そして次のステップとして、コロナ禍を機会に社内改革に着手。2020年4月から全社員にコロナ禍での働き方についてヒアリングを実施して在宅勤務や出勤日や時間など働き方の希望に対応し、それを実現するために従来の作業のあり方を見直し。これにより、工場作業員のセクション別の仕事の多能工化から、工場と工事部、営業部と設計部、事務部門などでも多能工化が実現できたのです。
また、iPadを導入して紙ベースからデータベースへと変更し、受注管理システム、名刺管理ソフト、問い合わせから受注・設置完了までの一元管理、目的別グループLINEなど、ICTを推進しました。
また、コロナ禍でもできる福利厚生として、社員および家族分のおせち料理などの配布、社内でのお笑いライブを実施。
さらに、この時期だからこそ積極的なブランディング戦略が必要だと考え、横引シャッター記念日の制定、ノベルティ制作、社長の出版や動画制作など様々な取り組みを行いました。
もう一つ、大きな取り組みは、全部署における財務の見直しです。「これは絶対必要」という固定概念を取り払って小さな無駄をなくし、浮いたお金を繰り上げ返済などに充てることで余剰の支出を防ぎ、コロナ禍でも盤石な財務体質の会社へと前進できました。

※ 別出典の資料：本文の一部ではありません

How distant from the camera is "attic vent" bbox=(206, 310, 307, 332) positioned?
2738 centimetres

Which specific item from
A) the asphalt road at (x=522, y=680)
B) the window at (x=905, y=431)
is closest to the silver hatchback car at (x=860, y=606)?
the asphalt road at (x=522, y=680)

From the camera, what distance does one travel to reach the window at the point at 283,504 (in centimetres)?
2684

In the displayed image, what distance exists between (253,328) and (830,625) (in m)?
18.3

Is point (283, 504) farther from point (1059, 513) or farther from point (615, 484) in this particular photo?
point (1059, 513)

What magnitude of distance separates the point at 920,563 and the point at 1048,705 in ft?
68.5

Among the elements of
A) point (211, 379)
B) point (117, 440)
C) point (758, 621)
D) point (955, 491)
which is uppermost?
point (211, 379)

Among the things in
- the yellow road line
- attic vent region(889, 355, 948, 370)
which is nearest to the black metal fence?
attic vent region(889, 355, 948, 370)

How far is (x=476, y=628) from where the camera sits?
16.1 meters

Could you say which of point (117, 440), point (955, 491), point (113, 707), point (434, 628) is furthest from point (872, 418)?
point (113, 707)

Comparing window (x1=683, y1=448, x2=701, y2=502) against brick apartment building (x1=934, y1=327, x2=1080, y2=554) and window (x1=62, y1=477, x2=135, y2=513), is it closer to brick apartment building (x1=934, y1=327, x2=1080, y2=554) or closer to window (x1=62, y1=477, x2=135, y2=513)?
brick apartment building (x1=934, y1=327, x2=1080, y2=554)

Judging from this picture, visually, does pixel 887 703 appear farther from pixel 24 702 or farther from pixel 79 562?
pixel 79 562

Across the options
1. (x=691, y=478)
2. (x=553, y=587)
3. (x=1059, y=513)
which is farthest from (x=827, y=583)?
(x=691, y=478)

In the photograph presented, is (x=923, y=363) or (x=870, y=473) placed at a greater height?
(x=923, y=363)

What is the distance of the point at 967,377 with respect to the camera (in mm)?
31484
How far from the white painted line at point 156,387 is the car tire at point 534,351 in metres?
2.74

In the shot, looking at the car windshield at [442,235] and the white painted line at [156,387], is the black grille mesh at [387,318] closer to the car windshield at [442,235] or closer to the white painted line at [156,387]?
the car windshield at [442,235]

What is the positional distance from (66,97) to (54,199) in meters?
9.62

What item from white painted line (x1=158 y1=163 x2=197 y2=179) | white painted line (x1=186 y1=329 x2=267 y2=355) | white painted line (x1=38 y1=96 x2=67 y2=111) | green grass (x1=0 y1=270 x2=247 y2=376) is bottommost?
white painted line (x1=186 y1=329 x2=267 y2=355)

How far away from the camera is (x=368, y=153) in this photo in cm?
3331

このようにやれることを全てやるためには、社内外との情報共有やコミュニケーションが不可欠なため、結果的に信頼関係構築に寄与できたことも成果の一つ。そして、「コロナ禍でも活気ある会社」という評価を得られ、業績向上のエンジンとなった次第です。
今までの当たり前が大きく変化した時代、従来の企業体制も変化させていかなくてはなりません。閉塞感が漂う中、当社は中小企業であっても生き生きと楽しく経営している姿を見せることにより、他の企業に良い影響を及ぼすことができるようにしたいと考えています。SNSなどを活用した積極的な情報開示で、自社と社会とを繋いていくこともその一環です。
また、自社の生き残り戦略と同時に、身の丈にあった社会貢献(CSR)の継続にも注力していきます。自社製造のアクリルパーテーションの無償寄贈はその一例ですが、地元地域あるいは知人友人が求めている社会貢献活動に誠実に応えることで企業の役割を果たし、役立ちたい。そして、社員の誇りやこの会社で働く喜びを喚起したいと願っています。
これからも「やれることは全てやる」という文化を大切にして、未来へと挑戦を続けていくことが当社らしさだと言えるでしょう。